Patients were randomly assigned to either 6 cycles of R-CHOP (n = 279) or 6 cycles of CHOP-RIT (n = 275). Physicians administered CHOP every 21 days at standard doses (750 mg/m2 of cyclophosphamide, 50 mg/m2of doxorubicin intravenously, and 1.4 mg/m2of vincristine and 100 mg of oral prednisone once daily for 5 days). Rituximab was administered on days 1, 6, 48, 90, 134, and 141.
Patients in the CHOP-RIT arm received CHOP at the same doses and interval followed by131I-tositumomab 4 to 8 weeks after the sixth cycle. The therapeutic dose was administered 1 to 2 weeks after the dosimetric dose with 450 mg of tositumomab followed by 35 mg of131I-tositumomab to deliver a 0.75-Gy whole-body dose in patients with normal platelet count or 0.65-Gy dose in patients with platelet count of 100,000 to 149,000/µL.
Roughly one-fourth of patients had bulky disease and 70% of patients in each treatment arm were considered to be intermediate or high risk according to the Follicular Lymphoma International Index (FLIPI). More than 90% of patients in both arms completed treatment, for an overall completion rate of 93%.

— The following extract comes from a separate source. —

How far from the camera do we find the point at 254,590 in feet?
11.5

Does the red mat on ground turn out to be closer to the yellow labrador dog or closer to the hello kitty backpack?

Nearly all patients in both groups had objective remissions. The complete response rate in the R-CHOP arm was 37%, and was in 41% in the CHOP-RIT arm.
Incidence of second malignancies was similar between the 2 treatment arms. Forty-three patients (16.1%) in the R-CHOP arm and 40 (15.1%) in the CHOP-RIT arm developed secondary malignancies (P= .81).
There was little difference in PFS (49% vs 47%;P= .82) or OS (79% vs 67%;P= .07) for patients with grade 1 to 2 FL compared with those who had grade 3 disease. Similarly, there was no significant difference in PFS (HR, 0.69; 95% CI, 0.37-1.30;P= .25) or OS (HR, 0.48;P= .08) for patients with bulky stage II disease versus patients with stage III to IV disease.
Reference:
Shadman M, Li H, Rimsza L, et al. Continued excellent outcomes in previously untreated patients with follicular lymphoma after treatment with CHOP plus rituximab or CHOP plus 131I-tositumomab: long-term follow-up of phase III randomized study SWOG-S0016 [published online January 22, 2018].J Clin Oncol.doi: 10.1200/jco.2017.74.5083.